Earlier this week, we have reported that the PC version of Dark Souls 3, the new entry of the series developed by From Software, might be suffering from performance issues in late game areas, with some users reporting noticeable frame rate drops in specific areas. Thankfully, it seems like these issues have been solved, and players won’t have to deal with any of them.

Dark Souls 3

According to several reports, the PC version of Dark Souls 3 has already received the 1.03 patch, which has also been released for the PlayStation 4 and Xbox One versions of the game in Japan. The reports confirm that areas that were causing frame rate drops and performance issues now run smoothly, with the game keeping a steady 60 FPS at almost all times.

Can confirm the new update on PC improved the framerate HUGELY. What once ran and chugged along at about 24-30fps is now a rock solid 60.
All areas I mentioned previously in the thread as being “dogshit” are now are super smooth, very impressed
Patch 1.03 fixed the fps on PC. The areas where the fps was between 30-40 are now 55-60.

Good job, From.

edit: Well shit, wrong thread and beaten by about ten hours anyway.
 
Wonder what are the odds of a 980ti and 4770k running this at 4k/60fps if I turn off AA and just rely on DSR to kill the jaggies.

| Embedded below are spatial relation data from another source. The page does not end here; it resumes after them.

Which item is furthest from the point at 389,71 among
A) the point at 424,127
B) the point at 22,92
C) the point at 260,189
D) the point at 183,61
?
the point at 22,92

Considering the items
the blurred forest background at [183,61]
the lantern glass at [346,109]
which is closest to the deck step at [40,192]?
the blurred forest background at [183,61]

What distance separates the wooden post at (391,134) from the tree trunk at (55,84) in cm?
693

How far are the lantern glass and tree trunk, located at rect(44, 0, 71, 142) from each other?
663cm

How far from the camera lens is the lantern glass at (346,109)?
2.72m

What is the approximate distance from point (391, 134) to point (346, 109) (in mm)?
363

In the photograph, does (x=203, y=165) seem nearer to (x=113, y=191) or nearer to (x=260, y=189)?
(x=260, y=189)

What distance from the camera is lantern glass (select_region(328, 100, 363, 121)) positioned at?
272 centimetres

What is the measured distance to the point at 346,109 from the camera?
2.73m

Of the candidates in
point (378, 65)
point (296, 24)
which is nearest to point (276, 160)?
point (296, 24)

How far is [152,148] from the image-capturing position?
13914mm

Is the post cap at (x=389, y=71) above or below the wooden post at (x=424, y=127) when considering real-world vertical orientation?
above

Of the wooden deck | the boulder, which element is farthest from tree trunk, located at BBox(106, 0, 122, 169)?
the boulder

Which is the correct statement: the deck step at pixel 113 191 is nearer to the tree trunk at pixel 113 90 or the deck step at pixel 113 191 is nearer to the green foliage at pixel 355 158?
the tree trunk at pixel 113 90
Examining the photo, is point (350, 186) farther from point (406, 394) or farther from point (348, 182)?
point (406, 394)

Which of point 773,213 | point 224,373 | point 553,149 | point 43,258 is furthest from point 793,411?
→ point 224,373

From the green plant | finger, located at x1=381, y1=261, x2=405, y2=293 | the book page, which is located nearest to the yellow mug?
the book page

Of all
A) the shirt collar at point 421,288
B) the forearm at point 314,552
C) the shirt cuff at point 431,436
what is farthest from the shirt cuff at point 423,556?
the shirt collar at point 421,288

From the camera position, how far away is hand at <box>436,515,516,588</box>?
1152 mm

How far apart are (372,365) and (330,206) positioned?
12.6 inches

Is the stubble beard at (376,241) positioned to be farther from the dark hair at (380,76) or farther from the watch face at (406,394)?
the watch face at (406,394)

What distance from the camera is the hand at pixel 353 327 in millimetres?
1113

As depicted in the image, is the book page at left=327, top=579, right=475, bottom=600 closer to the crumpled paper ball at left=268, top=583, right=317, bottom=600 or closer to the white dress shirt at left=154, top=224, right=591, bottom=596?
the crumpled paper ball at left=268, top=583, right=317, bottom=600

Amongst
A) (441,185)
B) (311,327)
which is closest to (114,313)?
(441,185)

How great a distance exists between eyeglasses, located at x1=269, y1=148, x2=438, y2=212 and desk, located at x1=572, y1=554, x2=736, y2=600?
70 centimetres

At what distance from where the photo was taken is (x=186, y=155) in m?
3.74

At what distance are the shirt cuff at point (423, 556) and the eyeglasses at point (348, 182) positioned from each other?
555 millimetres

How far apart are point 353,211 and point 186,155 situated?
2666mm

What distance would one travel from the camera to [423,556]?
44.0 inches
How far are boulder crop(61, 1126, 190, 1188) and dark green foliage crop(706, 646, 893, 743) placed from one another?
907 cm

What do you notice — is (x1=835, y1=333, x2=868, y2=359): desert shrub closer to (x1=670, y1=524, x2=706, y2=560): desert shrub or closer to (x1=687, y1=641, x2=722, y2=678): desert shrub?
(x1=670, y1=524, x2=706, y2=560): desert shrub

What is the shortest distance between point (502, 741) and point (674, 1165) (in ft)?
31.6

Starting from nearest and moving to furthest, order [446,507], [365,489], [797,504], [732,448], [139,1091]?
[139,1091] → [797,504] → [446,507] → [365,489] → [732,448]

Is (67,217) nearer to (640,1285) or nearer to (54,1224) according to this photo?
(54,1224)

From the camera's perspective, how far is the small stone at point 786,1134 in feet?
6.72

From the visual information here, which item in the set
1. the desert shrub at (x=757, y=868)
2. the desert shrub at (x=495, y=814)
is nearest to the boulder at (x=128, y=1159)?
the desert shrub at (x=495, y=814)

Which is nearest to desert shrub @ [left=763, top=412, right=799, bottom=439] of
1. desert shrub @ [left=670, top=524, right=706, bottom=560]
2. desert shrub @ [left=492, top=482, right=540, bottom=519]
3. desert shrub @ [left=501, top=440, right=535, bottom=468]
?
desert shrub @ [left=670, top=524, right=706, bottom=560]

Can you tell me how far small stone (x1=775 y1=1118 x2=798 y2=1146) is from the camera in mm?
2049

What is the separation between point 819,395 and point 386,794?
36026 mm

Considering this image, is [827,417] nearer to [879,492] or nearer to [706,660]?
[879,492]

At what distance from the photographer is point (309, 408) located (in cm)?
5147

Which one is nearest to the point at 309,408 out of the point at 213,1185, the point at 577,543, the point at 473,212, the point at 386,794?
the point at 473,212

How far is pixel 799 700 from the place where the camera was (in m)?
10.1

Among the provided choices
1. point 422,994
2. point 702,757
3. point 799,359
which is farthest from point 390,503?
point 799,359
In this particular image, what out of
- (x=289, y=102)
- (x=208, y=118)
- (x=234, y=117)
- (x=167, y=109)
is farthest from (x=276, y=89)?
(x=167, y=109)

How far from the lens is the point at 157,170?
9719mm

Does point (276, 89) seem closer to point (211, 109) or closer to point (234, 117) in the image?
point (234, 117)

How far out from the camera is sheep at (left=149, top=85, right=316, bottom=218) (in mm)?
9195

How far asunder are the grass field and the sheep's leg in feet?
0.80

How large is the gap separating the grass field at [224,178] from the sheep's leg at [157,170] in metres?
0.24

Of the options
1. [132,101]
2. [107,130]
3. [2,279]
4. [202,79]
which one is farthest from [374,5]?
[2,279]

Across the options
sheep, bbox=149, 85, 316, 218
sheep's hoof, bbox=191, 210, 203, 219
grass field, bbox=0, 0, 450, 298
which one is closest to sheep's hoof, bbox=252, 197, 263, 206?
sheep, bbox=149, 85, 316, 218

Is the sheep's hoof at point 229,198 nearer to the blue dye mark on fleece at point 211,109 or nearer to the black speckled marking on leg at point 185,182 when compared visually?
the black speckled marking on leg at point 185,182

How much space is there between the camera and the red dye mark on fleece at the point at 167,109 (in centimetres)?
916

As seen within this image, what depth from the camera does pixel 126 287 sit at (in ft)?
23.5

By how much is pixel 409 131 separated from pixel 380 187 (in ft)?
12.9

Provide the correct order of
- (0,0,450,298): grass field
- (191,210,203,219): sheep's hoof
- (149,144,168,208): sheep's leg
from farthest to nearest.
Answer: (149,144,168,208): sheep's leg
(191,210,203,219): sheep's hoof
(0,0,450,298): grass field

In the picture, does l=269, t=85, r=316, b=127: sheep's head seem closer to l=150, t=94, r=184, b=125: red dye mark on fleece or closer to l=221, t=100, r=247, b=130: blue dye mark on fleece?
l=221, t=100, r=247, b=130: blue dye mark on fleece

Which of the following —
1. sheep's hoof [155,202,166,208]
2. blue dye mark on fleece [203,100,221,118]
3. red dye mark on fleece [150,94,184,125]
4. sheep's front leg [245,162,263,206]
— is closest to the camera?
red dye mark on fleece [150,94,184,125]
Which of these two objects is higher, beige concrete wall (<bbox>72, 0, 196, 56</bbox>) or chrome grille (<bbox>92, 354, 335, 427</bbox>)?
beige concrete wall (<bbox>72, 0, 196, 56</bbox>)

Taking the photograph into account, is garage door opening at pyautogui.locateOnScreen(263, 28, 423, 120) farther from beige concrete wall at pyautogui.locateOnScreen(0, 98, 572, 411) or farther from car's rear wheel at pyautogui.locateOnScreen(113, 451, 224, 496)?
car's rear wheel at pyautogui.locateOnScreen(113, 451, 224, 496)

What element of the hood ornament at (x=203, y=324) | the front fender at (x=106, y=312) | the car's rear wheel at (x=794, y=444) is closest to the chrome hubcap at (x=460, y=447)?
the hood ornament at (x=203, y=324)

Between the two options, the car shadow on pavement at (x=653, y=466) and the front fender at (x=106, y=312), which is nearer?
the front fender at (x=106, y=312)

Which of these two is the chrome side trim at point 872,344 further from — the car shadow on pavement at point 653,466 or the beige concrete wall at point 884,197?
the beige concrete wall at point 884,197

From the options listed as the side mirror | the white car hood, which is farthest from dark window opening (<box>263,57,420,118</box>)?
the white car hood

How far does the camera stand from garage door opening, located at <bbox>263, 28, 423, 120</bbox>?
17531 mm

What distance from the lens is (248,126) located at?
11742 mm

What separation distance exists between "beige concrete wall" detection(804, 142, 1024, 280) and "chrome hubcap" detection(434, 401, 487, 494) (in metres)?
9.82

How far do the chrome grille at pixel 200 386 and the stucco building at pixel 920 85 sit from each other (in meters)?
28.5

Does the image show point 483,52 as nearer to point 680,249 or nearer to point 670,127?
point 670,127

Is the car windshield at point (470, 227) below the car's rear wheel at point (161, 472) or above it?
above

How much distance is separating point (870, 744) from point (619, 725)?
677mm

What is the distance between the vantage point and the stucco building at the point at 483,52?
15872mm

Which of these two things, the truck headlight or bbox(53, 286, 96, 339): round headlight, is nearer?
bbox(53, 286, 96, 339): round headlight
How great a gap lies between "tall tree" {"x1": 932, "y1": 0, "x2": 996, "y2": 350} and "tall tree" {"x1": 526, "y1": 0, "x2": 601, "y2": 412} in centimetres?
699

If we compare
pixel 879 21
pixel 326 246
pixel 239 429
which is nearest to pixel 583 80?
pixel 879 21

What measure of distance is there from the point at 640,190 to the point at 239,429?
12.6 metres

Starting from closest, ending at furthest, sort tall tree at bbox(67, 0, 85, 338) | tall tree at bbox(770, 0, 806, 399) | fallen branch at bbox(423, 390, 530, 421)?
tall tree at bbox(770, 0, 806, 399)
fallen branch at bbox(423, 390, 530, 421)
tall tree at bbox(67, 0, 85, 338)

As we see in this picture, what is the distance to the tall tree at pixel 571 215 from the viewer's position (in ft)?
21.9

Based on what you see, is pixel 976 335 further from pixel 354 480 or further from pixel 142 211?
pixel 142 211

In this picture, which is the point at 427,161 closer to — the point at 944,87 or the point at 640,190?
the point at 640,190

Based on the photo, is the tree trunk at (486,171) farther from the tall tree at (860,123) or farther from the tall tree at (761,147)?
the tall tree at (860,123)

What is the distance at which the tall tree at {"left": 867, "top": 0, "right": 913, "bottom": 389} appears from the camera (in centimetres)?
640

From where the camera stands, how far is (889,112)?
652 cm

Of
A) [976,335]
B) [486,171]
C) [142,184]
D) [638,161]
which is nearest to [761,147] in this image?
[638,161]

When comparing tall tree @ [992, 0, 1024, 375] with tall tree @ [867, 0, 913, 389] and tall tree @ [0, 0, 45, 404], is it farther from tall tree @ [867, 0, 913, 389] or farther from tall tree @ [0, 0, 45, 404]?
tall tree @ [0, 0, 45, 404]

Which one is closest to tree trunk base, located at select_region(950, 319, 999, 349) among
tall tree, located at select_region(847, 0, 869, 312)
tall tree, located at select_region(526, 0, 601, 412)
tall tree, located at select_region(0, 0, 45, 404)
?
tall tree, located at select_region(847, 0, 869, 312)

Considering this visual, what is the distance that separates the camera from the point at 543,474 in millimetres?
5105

I know it's apples to oranges but DS2 ran flawlessly @ 4k

My 2 Titan X cards are struggling to maintain 60fps constantly. Drops in multiple areas and stuttering to 50 fps here and there, especially around fog. And the game is loaded on my SSD.

Lowering the settings doesn't make a difference.
 
D

Deleted member 325805

Unconfirmed Member
Posted in the wrong DS3 thread, oops! Delete this.
 

AEdouard

Member
I just found a program called msi afterburner so may have a play with that later. Is there a best tool for overclocking the cpu, or is that done in the bios?

GPU overlocking is very easy nowadays and generally very safe (I squeezed out quite a bit of power from my already factory overclocked 970). NVIDIA gpus tend to overclock more than current AMD cards, just fyi. Afterburner works like a charm for that.

As for CPU overclocking, you have to be a bit more careful. Also check that your CPU, it it's a an Intel one, has the letter k at the end. If not it's not really overclockable.